However, the most common genes with pathogenic mutations in our current cohort included MUTYH, BLM, CHEK2, and ATM. We acknowledge that no BRCA1 or BRCA2 mutations were identified, although this was not particularly surprising, as the current NCCN guidelines and risk assessment tools 19 were developed with the primary goal of identifying BRCA1 and BRCA2 mutation carriers. Thus, any patient with a PT that met those criteria may have previously undergone testing as a part of their routine clinical care. In our previous work, only 6.2% (N=34) of the 550 patients with PT had undergone genetic testing, and of those who underwent genetic testing, 38.2% (N=13/34) had only BRCA1/2 testing. Nevertheless, that study demonstrated that among women who underwent germline genetic testing as a part of their routine clinical care, 8.8% were found to have a P/LP variant, including one patient with a BRCA1 mutation. 13 In the current study, we further demonstrated that the presence of a P/LP variant was not associated with age at diagnosis, NCCN testing eligibility, or PT subtype, suggesting that current genetic testing guidelines do not adequately identify patients with PT who may harbor a pathogenic germline mutation.

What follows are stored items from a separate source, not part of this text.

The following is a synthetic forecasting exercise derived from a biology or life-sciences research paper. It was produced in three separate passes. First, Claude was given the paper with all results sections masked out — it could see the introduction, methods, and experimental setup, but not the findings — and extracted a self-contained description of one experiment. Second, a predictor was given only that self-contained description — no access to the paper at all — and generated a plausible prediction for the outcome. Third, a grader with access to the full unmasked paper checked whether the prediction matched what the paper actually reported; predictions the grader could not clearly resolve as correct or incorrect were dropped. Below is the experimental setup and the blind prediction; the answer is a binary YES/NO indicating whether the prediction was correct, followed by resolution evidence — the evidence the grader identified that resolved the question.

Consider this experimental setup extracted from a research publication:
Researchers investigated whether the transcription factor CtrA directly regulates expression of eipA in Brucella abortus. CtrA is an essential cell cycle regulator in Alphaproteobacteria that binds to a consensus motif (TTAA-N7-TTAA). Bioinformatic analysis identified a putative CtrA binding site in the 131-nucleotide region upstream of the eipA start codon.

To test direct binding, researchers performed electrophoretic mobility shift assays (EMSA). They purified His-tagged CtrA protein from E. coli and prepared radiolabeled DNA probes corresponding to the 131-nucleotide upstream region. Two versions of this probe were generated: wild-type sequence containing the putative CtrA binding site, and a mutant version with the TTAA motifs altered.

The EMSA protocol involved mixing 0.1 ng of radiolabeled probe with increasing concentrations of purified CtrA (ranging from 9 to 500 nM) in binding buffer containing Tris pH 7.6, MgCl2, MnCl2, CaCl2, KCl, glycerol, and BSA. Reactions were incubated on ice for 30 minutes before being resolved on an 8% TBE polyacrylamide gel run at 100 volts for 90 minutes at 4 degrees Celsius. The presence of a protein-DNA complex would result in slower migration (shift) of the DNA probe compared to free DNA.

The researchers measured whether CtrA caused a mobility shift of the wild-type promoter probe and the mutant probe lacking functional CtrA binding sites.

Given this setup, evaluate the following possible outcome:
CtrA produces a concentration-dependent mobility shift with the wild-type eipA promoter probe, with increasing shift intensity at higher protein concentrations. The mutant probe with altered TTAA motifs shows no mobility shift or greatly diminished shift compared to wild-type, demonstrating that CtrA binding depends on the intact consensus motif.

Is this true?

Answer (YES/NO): NO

Most would agree that identifying germline genetic mutations has clinical implications. Multiple germline P/LP variants identified in this cohort convey a significant lifetime breast cancer risk including TP53, ATM, BARD1, and CHEK2. Together, these P/LP variants were identified in nearly a quarter of our population of women found to have mutations, with each gene conveying a >20% lifetime risk of breast cancer and thus meeting national criteria for high-risk breast cancer screening. For those with a TP53 mutation, whole body MRI (including breast) screening is recommended at diagnosis. In the largest Li-Fraumeni Syndrome series, including 214 families and 322 individual TP53 carriers, the mean age of diagnosis with the first tumor was 25 years, with 41% having developed at least one tumor by age 18, and 79% of women diagnosed with a breast carcinoma. 20 Additionally, multiple of the P/LP variants in our cohort were identified in genes associated with a colorectal cancer risk including; APC, CHEK2, MSH6, MUTYH (when homozygous), and TP53. While the APC P/LP variant identified in this cohort is not associated with familial polyposis syndrome, it leads to a 5–10% lifetime risk for non-polyposis colon cancer, with screening coloscopy recommended to start at age 40 and repeat every 5 years. Identification of these germline mutations offers additional screening opportunities and/or risk-reducing strategies in various cancer types when appropriate based on specific variant and family history. Lastly, P/LP variants in RAD51C and RAD51D, convey a 5–10% lifetime risk of ovarian cancer, which is markedly higher than a non-carrier (1%), and national guidelines recommend consideration of a risk-reducing salpingo-oophorectomy at the age of 45. This is particularly important as the median age of a PT diagnosis is in a woman’s early 40s, permitting early screening, intervention, and/or cascade testing.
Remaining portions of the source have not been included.